What's that old saying..."Beggars can't be choosers"


----------



## Shockwave199 (Jan 18, 2007)

Can't believe no one said it yet-

http://www.youtube.com/watch?v=5tIhwITwhSg&feature=related

Top of the list- a rock.

Dan


----------



## 13ghosts (Aug 16, 2008)

Hahaha, I'm cracking up reading this list! 
Honestly, I'm just happy when people keep their lights on and actually hand out candy!
Every year anymore, I take the kids out and there are always these people who must think they're trying to be "safe" and they leave their porch lights on, but don't hand out candy and won't answer the door. 
When I was a kid though, my 2 least favorite things were popcorn balls, and toothpaste!


----------



## Atelier*Motives (Sep 28, 2009)

k maybe i'm a weirdo but i also like a lot of the stuff coming up on the list. i actually love them little healthy sesame honey treats, send them my way.  love the chocolate necco wafers, but never cared for smarties or jolly ranchers, and I have to be starving before I eat a dum dum or them little hard candied strawberries. I normally hand out a variety of chocolate-y treats for the older kids, and for the little little ToT's I have things like, scooby snacks (like teddy grahms) mostly because as a momma my 2yr old wasn't old enough for chewy chocolates yet, and i knew there were other little ToTs his age out on our street. But I made sure the older kids got good stuff.


----------



## Spooky-Licious (Sep 4, 2011)

LMAO that list is brilliant.
Here's a few I felt the need to mention:

Pennies-If the ToT's don't have a UNICEF box, then what the heck are they going to do with a penny?
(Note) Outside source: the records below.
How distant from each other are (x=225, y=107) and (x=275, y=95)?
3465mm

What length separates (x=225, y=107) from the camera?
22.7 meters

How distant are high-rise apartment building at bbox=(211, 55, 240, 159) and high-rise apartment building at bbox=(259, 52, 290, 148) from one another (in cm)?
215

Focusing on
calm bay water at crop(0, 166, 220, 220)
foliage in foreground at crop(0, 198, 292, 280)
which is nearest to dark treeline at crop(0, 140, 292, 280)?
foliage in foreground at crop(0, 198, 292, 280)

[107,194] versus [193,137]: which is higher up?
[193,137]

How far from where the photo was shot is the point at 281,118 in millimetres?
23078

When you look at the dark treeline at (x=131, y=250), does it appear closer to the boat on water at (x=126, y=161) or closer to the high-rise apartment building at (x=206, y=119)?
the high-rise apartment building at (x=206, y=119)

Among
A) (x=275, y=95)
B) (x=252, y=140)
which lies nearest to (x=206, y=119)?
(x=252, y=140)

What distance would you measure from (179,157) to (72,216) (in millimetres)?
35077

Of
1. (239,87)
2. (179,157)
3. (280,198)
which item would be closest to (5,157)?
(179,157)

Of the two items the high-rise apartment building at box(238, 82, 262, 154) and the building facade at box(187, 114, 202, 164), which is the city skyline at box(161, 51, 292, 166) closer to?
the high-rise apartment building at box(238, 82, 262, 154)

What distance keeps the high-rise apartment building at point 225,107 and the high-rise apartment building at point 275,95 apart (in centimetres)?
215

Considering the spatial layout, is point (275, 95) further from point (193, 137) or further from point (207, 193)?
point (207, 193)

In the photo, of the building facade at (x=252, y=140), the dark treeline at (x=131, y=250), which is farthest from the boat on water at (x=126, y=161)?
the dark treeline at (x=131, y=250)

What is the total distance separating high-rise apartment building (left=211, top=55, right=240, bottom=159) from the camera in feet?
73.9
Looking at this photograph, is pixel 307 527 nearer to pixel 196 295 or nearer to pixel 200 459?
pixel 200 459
This isn't 1927, No Penny-Candy shops exist anymore.

Dots - You need Mgyver to get them off the paper.

(those hard fruit shaped chalky candies that I can't remember the name of) - If u know what I mean plz elaborate.

Strawberry hard candies with the strawberry wrapper - uhg

Animal Crackers - if the TOT is over 3 yrs old...WHY DO THAT? (good to have on hand tho for the itty bittys)

That's all I can think of right now but I also do agree that any treats now-a-days are appreciated by me. Im 22 and still find excuses to trick'er treat every few halloweens (LOL). Draggin my little cousin w. me n such.
Less houses seem to want to participate with the holiday which I feel is SUCH a shame.

*Also, the houses who semi-participate by leaving A HUGE tub of candy OUTSIDE with a sign that says 'Please Take 1 - Happy Halloween'' & you know the first kid who got there took it all. Sheesh. Really? Cmon people...*


----------



## tomanderson (Dec 6, 2007)

Here's a little story. I used to "not like" those black and orange wax paper wrapped...(you guessed it!) peanut butter taffy things! But mostly because they looked anonymous. Wrapped in colored paper. How dare they! I was afraid of them, and I never really tried them. They got thrown out when I got down to the bottom of the bag. But then. Then! One Hallowe'en I looked at these things. And there they were, so patient and so familiar, again at the bottom of the bag, in their traditional Hallowe'en colors. I unwrapped one and tried it. It was great! Now I love these things and will buy them and give them out. Who knows how far they go back? Were they made and handed out in the 40's, the 30's? Don't know. But now they are a favorite.


----------



## Dark Passenger (Aug 22, 2011)

I'll add to the list those wax sticks, also known as Twizzlers, and Starburst. I shudder just writing about those evil things, so I'll comfort myself with candy corns.


----------



## Halloweenfan (Sep 18, 2008)

I read all the posts, and I couldn't really think of anything until I did read the posts. And for me, it has to be popcorn balls! I didn't get it much, but I don't like those things! 

Honestly, when I got money from the people that gave that, that was a great thing to get. Sure, it wasn't $1, but it was something different, and that's the house /s that I wanted to visit because they actually gave it out.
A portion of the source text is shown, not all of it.